== SUPPLIED PASSAGE
Casting in metal from printed moulds
By Vik Olliver
So can you print in metal?” This is one of the oft-asked questions from people who have just discovered 3D printers. The glib answer is “Yes, but the machine costs half a million bucks.”
But that’s not the whole story. If you consider a 3D printer as a machine for printing the first stage of what can then be cast as tools, jigs, and moulds, then making metal objects with even a low-end 3D printer becomes possible. Here we’re going to use 3D printing to do a modern twist on “lost wax” casting.
It’s a trick that’s more than 5000 years old: make something in wax, bury it in clay or plaster leaving a hole in the shell. Bake the heck out of it to remove the wax and then pour molten metal down the hole. If everything stays together, you get a metal replica of your wax object.
Our modern version is very similar. You first print objects in pure, clear PLA rather than sculpt or print them in wax—though wax is actually used by jewellers and the like who have special 3D printers. You can use a tinted, clear PLA too, as that uses dye rather than pigment. A pigment is a powdered colour that would transform into undesirable muck in your mould when baked. The dyes, on the other hand, are used in far smaller quantities and usually get destroyed by the heat.
We’ve used DiamondAge’s New Zealand-made Diamond, Ruby and Sapphire filaments, with great success, casting objects ranging from pewter rings to high-tensile steel components weighing several kilos.
So let’s start with “Yorick,” a 3D-printed PLA shot glass that can be downloaded from http://www.thingiverse.com/thing:38282 as a shareable design and scaled to suit your thirst. The model needs to be 3D-printed with enough perimeter layers to keep the plaster out, particularly on the upper surfaces.
The finer your print resolution, the more perimeters you need. Internally, use as little fill structure as you can get away with. Yorick got a good clean up (called “chasing” by the artisans), with unwanted cavities and defects getting plugged with beeswax. You can produce a very smooth finish with beeswax and a hairdryer if needed.
Before getting plastered, Yorick was first dunked in water. This dampens the surface and lessens the chance of trapped air bubbles. These will show as unsightly blisters in the final casting so, as you brush on your first coat of thinly mixed plaster, try not to froth things up.
Because we’re only casting pewter here, we can use plaster of Paris mixed in a rather ad hoc manner. For other metals, you’ll need silica, alumina, and other higher-temperature mixes which is another story. If you use chilled water, the plaster takes longer to “go off.” Don’t mix more plaster than you can handle and discard the excess if it goes lumpy.
====
== RECORDS FOR THIS EXERCISE
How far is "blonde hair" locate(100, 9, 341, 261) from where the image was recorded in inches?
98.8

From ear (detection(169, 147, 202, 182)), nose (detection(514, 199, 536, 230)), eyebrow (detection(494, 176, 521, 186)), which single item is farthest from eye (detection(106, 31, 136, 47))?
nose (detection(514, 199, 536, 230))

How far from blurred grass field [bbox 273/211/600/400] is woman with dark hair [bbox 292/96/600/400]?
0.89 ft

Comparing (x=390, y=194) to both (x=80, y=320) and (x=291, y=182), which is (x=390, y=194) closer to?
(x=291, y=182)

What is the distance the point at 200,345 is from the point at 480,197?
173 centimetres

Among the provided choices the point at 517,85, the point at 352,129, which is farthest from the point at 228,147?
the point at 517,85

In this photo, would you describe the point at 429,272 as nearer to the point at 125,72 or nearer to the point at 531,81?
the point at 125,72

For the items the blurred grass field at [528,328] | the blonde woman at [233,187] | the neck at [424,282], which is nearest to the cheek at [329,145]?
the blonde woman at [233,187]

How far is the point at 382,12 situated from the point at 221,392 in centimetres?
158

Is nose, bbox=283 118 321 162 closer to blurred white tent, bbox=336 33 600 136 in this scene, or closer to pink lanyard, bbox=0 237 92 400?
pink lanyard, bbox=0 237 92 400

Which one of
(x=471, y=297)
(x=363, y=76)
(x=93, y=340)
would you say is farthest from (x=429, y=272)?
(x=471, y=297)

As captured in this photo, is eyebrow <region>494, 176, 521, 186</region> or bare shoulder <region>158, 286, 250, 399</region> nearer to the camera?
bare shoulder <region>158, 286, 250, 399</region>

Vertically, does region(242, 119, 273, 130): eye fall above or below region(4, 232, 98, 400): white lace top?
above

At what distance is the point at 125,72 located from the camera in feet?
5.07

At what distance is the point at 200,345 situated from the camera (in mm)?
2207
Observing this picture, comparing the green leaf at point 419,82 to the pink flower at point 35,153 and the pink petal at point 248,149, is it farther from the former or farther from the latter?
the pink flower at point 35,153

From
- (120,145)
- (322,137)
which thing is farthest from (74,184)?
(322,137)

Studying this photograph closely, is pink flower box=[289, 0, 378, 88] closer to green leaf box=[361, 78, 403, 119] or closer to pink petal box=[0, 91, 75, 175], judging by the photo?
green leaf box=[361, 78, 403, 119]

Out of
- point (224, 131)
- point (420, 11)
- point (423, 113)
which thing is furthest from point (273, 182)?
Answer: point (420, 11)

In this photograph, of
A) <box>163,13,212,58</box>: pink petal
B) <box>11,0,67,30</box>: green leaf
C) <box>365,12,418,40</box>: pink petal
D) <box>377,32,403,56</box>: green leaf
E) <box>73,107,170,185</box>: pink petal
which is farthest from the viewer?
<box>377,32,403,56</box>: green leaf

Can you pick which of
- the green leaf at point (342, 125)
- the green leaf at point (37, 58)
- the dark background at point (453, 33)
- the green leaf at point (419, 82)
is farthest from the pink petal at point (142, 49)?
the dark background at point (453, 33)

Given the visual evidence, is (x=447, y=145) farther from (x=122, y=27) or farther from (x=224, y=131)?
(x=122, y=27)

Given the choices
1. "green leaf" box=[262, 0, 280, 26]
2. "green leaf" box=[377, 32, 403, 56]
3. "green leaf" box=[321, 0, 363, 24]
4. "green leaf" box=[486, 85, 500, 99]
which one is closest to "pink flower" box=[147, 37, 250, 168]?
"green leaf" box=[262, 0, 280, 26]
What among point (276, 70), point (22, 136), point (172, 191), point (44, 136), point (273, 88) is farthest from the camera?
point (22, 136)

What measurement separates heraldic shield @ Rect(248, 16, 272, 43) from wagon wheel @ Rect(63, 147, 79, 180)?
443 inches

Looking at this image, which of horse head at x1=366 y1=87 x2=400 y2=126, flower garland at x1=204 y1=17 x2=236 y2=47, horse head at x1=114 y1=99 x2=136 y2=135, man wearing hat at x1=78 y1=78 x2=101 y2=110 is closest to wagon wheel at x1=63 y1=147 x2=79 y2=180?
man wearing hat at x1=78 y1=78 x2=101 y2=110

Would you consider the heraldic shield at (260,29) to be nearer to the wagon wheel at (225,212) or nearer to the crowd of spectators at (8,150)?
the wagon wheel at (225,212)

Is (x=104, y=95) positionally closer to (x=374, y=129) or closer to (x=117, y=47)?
====
### LIST OF TASKS
A. Which DiamondAge filaments does the casting article name?
B. Can you give the lines of the records, from the line containing "Which one of" through the line containing "Answer: point (420, 11)", inclusive, as a JSON list of strings with one string per line and blank lines left out?

### COMPLETE ANSWERS
A. Diamond, Ruby, Sapphire

B.
[
  "Which one of",
  "(x=471, y=297)",
  "(x=363, y=76)",
  "(x=93, y=340)",
  "would you say is farthest from (x=429, y=272)?",
  "(x=471, y=297)",
  "As captured in this photo, is eyebrow <region>494, 176, 521, 186</region> or bare shoulder <region>158, 286, 250, 399</region> nearer to the camera?",
  "bare shoulder <region>158, 286, 250, 399</region>",
  "Vertically, does region(242, 119, 273, 130): eye fall above or below region(4, 232, 98, 400): white lace top?",
  "above",
  "At what distance is the point at 125,72 located from the camera in feet?",
  "5.07",
  "At what distance is the point at 200,345 situated from the camera (in mm)?",
  "2207",
  "Observing this picture, comparing the green leaf at point 419,82 to the pink flower at point 35,153 and the pink petal at point 248,149, is it farther from the former or farther from the latter?",
  "the pink flower at point 35,153",
  "From",
  "- (120,145)",
  "- (322,137)",
  "which thing is farthest from (74,184)?",
  "(322,137)",
  "Studying this photograph closely, is pink flower box=[289, 0, 378, 88] closer to green leaf box=[361, 78, 403, 119] or closer to pink petal box=[0, 91, 75, 175], judging by the photo?",
  "green leaf box=[361, 78, 403, 119]",
  "Out of",
  "- point (224, 131)",
  "- point (420, 11)",
  "- point (423, 113)",
  "which thing is furthest from point (273, 182)?",
  "Answer: point (420, 11)"
]